Aucune personne au sein de la foule était capable de déterminer s'il était acceptable d'applaudir cet Homme ou non, il était tout de même le vainqueur de ce combat de fou furieux qui devait définir qui aurait droit à un sursis, voire une grâce royale.

Personne n'allait s'y risquer alors qu'il y avait les représentants du Royaume, mais principalement le Juge Fou.

En parlant de lui...

- Mais tu vas te relever oui ! cria-t-il à Jordan, défais-toi des chaines de cet humain et annihile-le !

- Comme si c'était aussi simple..., commenta la reine, tout le monde ne peut pas briser l'Ardésium aussi facilement que l'humain.

- Hein ?

- Ne me prends pas pour une idiote Triface ! explosa la reine, tu as mis des chaines en Ardésium à cet enfant humain sans t'être renseigné sur le fait qu'il les avait déjà brisées auparavant, expliqua Audisélia, ta haine des humains te les a faits les sous-estimer et te voilà face à leur pire représentant.

- Ne me parlez pas sur ce ton, adoratrice des Hommes.

- C'est toi qui ferais mieux de te calmer car je suis la reine de ce refuge pour Féériques ! Je connais très bien les tribulations que nous subissons depuis des millénaires donc ne m'appelle plus ainsi avant que je te réduise en poussière de façon définitive.

Les trois faces de Triface sourirent.

- Mais... je ne suis que poussière. Vos menaces ne me touchent guère, se moqua-t-il, vous êtes effectivement la majesté de ce royaume, mais j'en suis la Justice ! dit-il fièrement, ma Justice est impartiale ! Ma Justice est irréfutable ! Ma Justice est inébranlable ! Ma Justice est inéluctable ! Si j'ai dit qu'il mourra, il mourra !

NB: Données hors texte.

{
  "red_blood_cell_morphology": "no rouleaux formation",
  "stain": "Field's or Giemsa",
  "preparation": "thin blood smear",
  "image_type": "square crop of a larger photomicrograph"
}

- Alors va lui ôter la vie de tes propres mains ! le provoqua-t-elle, au lieu de faire un caprice digne d'un enfant et d'employer des stratagèmes du même niveau. Au passage, tu veux savoir pourquoi ils ne fonctionnent pas ?

- Je ne me souviens pas vous avoir autorisé à me tutoyer...

- Parce que tu n'es qu'un tas de boue sans âme, animé par de maigres onces de vie provenant des trois anciens rois dont tu portes les noms, répondit-elle sèchement à sa propre question, tu es une relique d'un ancien temps plus vieux que ce monde, même les machines humaines sont plus performantes et ont plus de volonté que toi ! Tu as perdu, et c'est tout.

- ASSEZ ! s'insurgèrent les trois visages du Juge Fou, s'il faut que je m'occupe de cet impertinent cloporte moi-même, je le ferai.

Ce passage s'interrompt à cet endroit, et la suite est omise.